This article was published 05/08/2023 (803 days ago), so information in it may no longer be current.

The provincial government is exploring the potential of building a second deepwater port on Hudson Bay, reviving a long-abandoned proposed shipping route through the Arctic Ocean.

The NeeStaNan project proposes building a trade corridor and seaport in Port Nelson, an abandoned settlement near the mouth of the Nelson River where it meets Hudson Bay.

The corridor would utilize rail and pipelines to ship potash from Saskatchewan and petroleum products from Alberta to the northern port, where it would then continue through the Arctic.

MIKAELA MACKENZIE / WINNIPEG FREE PRESS
                                “This project will create incredible opportunities for Manitoba’s Indigenous communities to participate in clean energy and economic corridors that create financial benefit for remote and Indigenous communities. It will further our commitment to make Manitoba a ‘have’ province,” Premier Heather Stefanson said of the NeeStaNan Project

MIKAELA MACKENZIE / WINNIPEG FREE PRESS

“This project will create incredible opportunities for Manitoba’s Indigenous communities to participate in clean energy and economic corridors that create financial benefit for remote and Indigenous communities. It will further our commitment to make Manitoba a ‘have’ province,” Premier Heather Stefanson said of the NeeStaNan Project

If built, the corridor could reduce shipping distances by 3,500 to 5,500 kilometres from existing transportation routes to Europe, the Gulf Coast and South America, the province said in a press release Thursday.

“This project will create incredible opportunities for Manitoba’s Indigenous communities to participate in clean energy and economic corridors that create financial benefit for remote and Indigenous communities. It will further our commitment to make Manitoba a ‘have’ province,” Premier Heather Stefanson said.

NeeStaNan, the company leading the proposal, is an Indigenous organization based in Calgary. The project would be 100 percent indigenous-owned and governed by a board of directors.

This week Manitoba announced it would commit $6.7 million to study the feasibility of the project, contingent on similar investments from Alberta, Saskatchewan and related First Nations communities.

The feasibility study is estimated to cost $26.6 million to complete, and will assess the viability and level of investment required to establish the trade corridor and associated infrastructure.

According to the proposal, rail lines would transport bulk cargo along the route, while pipelines could carry liquefied natural gas and inter-provincial power and communication lines.

“Key commodities such as potash, natural gas, wheat, bitumen and other critical minerals are landlocked in Western Canada, and transported via rail or pipeline through the Rocky Mountains to the west coast to reach international markets. If built, the NeeStaNan project would reduce shipping distances… while delivering economic, environmental and social benefits to First Nation communities,” the province said.

Supplied records =>

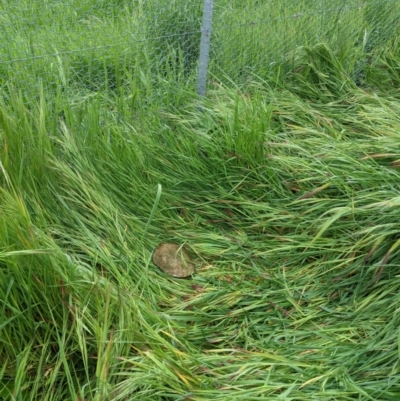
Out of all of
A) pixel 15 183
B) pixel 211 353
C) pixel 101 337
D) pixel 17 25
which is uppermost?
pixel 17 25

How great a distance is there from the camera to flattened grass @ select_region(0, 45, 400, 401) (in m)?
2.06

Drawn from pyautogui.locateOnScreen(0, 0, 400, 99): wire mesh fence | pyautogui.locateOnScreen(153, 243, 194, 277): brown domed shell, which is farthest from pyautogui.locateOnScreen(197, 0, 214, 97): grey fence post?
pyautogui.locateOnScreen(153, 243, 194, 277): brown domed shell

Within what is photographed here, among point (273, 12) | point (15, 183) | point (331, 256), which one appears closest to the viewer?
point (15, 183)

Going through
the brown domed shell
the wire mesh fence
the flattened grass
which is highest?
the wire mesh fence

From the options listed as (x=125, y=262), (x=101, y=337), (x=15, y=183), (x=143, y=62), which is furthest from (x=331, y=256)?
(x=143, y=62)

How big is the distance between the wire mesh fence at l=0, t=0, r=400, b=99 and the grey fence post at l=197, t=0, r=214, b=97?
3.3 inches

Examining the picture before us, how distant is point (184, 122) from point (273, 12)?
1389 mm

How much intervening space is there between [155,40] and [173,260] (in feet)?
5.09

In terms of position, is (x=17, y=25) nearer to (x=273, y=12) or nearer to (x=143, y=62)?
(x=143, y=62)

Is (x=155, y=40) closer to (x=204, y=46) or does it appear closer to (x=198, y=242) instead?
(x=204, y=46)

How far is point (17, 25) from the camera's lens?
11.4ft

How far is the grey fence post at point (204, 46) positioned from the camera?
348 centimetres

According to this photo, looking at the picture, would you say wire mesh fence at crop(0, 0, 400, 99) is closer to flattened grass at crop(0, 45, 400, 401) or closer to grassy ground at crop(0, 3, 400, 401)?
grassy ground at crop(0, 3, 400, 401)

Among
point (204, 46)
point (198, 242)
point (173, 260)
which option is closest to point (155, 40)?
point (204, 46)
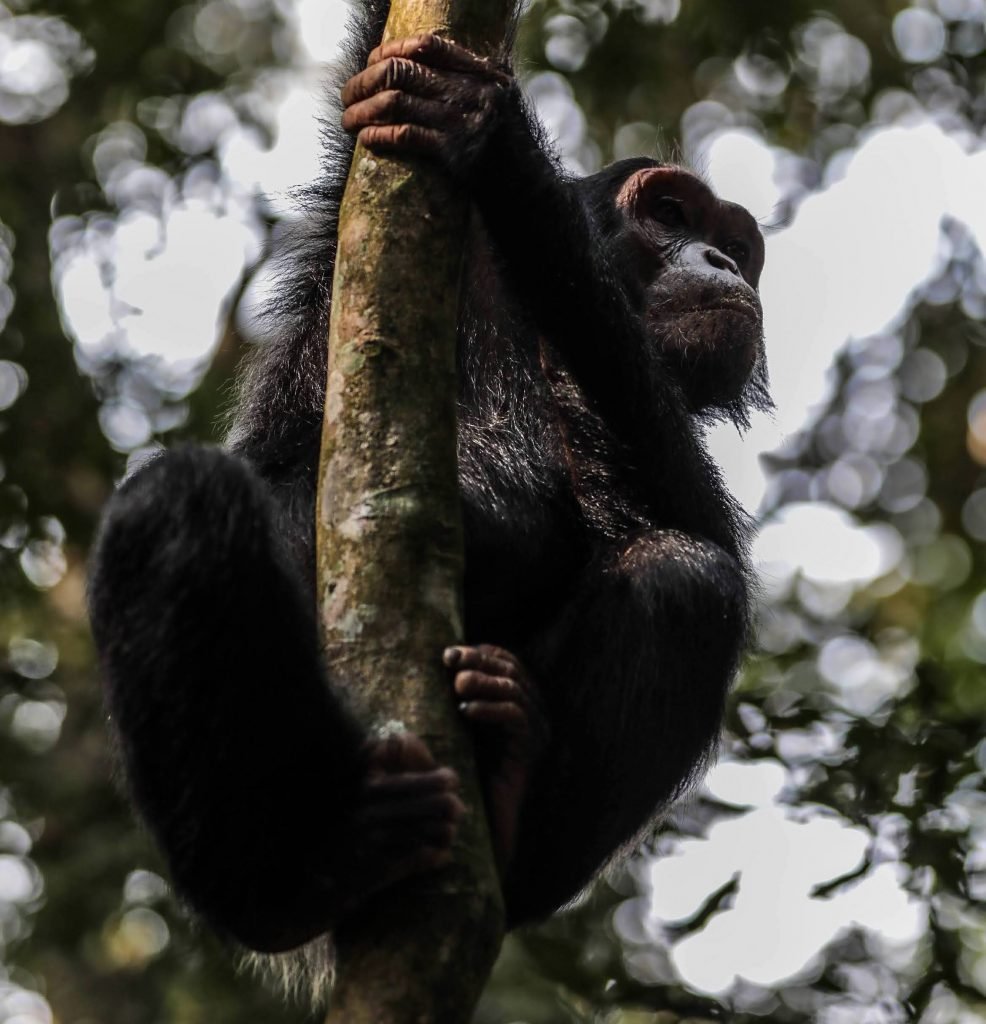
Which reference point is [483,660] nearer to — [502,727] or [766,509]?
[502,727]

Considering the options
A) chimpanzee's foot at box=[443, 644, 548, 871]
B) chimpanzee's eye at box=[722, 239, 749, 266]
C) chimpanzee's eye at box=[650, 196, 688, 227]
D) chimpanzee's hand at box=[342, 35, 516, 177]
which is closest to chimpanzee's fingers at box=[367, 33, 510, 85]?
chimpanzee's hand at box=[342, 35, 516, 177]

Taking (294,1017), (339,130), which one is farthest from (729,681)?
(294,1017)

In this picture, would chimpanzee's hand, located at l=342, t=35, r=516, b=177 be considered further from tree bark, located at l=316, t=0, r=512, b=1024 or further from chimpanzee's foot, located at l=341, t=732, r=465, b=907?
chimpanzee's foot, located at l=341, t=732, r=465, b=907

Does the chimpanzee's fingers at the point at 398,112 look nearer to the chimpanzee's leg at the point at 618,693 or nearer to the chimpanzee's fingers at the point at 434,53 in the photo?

Exercise 1 =>
In the article on the NeeStaNan project, where is the company leading the proposal based?
Exercise 2 =>
Return the passage of the NeeStaNan article from "NeeStaNan, the company" up to and including "and communication lines.".
The records are separate material and are not connected to the article.

Exercise response 1 =>
Calgary.

Exercise response 2 =>
NeeStaNan, the company leading the proposal, is an Indigenous organization based in Calgary. The project would be 100 percent indigenous-owned and governed by a board of directors.

This week Manitoba announced it would commit $6.7 million to study the feasibility of the project, contingent on similar investments from Alberta, Saskatchewan and related First Nations communities.

The feasibility study is estimated to cost $26.6 million to complete, and will assess the viability and level of investment required to establish the trade corridor and associated infrastructure.

According to the proposal, rail lines would transport bulk cargo along the route, while pipelines could carry liquefied natural gas and inter-provincial power and communication lines.